Frydco Capital Group, LLC v Carlton Fields, P.A.  2022 NY Slip Op 02619 [204 AD3d 532] April 21, 2022 Appellate Division, First Department  is a picture of two wholly different stories.  Plaintiff’s story survived a motion to dismiss, only to be vanquished by Defendants’ story on appeal.

“The legal malpractice claims should have been dismissed pursuant to CPLR 3211 (a) (7) on the ground that plaintiffs failed to plead how defendants’ alleged acts or omissions proximately caused plaintiffs to sustain any loss in connection with a Florida real estate transaction (see Pellegrino v File, 291 AD2d 60, 63-64 [1st Dept 2002]).

In addition, the legal malpractice claims should have been dismissed pursuant to CPLR 3211 (a) (1). Defendants submitted documentary evidence, including the purchase agreement for the property and the seller’s partial assignment of its interests in that agreement, that refutes plaintiffs’ allegations that the seller’s alleged breach of the purchase agreement prevented the closing from occurring, resulting in plaintiffs’ loss of the increased value of the property (see Ladera Partners, LLC v Goldberg, Scudieri & Lindenberg, P.C., 157 AD3d 467, 467 [1st Dept 2018]). The purchase agreement between plaintiff Southside and the seller explicitly permitted the seller to engage in a section 1031 transfer, required Southside to cooperate and did not prohibit the seller from assigning its interest as long as it did not allow another party to acquire the property. The assignment agreement between the seller and the assignee clearly bound the assignee to all of the seller’s obligations to plaintiffs. Moreover, the assignment agreement and correspondence from seller’s counsel made clear that it was not the seller who delayed and prevented the closing, but rather, plaintiff Frydco, Southside’s managing member, which did so unilaterally.
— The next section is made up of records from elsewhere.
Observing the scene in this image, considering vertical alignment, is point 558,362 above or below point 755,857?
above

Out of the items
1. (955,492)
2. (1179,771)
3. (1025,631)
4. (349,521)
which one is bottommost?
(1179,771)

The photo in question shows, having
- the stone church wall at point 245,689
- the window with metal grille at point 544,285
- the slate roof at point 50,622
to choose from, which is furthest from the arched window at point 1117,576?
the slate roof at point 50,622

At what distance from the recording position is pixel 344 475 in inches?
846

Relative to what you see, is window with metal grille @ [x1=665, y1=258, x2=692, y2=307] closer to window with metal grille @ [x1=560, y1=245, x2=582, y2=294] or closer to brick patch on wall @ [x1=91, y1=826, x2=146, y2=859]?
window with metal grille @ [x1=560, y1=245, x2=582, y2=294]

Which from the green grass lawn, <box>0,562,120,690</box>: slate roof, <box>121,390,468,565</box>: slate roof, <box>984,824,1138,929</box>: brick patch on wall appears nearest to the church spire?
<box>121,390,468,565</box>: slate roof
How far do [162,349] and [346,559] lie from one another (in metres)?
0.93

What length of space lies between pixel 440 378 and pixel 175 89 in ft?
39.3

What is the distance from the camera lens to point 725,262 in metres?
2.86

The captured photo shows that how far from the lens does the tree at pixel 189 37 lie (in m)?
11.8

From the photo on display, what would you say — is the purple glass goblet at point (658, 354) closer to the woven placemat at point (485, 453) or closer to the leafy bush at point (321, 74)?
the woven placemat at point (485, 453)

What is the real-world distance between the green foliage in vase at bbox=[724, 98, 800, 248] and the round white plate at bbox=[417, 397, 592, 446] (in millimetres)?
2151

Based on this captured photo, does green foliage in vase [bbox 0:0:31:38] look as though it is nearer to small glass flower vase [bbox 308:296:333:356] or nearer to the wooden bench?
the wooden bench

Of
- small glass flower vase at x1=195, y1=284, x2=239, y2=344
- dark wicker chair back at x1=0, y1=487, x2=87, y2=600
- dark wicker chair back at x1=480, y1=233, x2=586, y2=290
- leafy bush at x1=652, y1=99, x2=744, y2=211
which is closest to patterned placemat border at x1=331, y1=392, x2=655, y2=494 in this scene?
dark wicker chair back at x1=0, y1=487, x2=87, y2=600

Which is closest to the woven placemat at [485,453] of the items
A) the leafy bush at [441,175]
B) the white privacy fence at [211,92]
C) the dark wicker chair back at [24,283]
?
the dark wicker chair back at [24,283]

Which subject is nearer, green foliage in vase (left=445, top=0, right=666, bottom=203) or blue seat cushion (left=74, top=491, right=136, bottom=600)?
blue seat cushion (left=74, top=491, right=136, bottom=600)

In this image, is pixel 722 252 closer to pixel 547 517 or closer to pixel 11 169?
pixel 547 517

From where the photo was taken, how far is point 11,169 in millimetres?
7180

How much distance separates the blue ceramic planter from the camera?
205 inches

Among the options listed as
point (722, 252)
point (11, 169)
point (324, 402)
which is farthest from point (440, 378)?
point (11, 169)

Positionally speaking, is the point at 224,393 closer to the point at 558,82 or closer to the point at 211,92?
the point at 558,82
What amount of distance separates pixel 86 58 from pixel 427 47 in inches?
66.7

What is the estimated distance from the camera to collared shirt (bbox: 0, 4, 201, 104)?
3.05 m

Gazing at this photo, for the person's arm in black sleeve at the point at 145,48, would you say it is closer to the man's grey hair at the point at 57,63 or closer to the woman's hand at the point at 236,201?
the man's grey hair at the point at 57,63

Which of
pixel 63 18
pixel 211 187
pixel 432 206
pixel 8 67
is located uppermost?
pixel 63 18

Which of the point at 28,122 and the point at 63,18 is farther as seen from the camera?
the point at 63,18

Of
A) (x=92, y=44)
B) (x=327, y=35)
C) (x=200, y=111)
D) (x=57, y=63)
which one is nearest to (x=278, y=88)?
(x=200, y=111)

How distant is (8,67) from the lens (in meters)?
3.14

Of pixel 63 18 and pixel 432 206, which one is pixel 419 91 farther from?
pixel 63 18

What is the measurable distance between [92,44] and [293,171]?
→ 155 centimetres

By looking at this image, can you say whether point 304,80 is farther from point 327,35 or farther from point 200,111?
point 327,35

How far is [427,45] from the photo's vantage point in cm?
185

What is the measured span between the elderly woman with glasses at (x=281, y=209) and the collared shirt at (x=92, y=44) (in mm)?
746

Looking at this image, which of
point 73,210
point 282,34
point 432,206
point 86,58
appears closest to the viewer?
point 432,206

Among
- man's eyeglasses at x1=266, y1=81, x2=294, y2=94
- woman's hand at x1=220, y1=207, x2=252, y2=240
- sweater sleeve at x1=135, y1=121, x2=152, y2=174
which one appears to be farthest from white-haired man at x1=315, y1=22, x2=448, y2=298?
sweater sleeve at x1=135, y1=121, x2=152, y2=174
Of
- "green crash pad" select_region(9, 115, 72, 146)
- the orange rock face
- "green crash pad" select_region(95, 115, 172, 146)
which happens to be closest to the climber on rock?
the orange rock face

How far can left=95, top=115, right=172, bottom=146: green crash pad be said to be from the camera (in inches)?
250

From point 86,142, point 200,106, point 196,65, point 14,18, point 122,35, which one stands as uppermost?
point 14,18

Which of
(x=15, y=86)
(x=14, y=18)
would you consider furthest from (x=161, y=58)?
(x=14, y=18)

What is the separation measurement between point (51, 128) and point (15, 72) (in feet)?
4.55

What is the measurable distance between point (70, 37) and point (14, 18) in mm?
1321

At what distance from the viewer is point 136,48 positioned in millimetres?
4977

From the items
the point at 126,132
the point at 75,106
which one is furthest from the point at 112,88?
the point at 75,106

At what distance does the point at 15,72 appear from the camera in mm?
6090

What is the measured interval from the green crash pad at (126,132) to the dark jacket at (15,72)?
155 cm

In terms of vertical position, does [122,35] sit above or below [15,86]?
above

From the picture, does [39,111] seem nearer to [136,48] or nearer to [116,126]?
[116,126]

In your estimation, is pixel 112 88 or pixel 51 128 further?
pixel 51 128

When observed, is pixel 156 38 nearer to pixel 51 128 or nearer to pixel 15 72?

Plaintiffs’ new theory of causation, that plaintiffs’ position in prior litigation with the seller was weakened by an unauthorized consent to the assignment signed by Southside’s former manager with defendants’ knowledge, is unpreserved for appellate review as it is raised for the first time on appeal. In any event, this new theory of causation is equally speculative concerning how defendants proximately caused any loss to plaintiffs, who now acknowledge that they elected not to close and to instead seek return of their down payments and other damages from the sellerIt is thus insufficient to state a claim for legal malpractice.”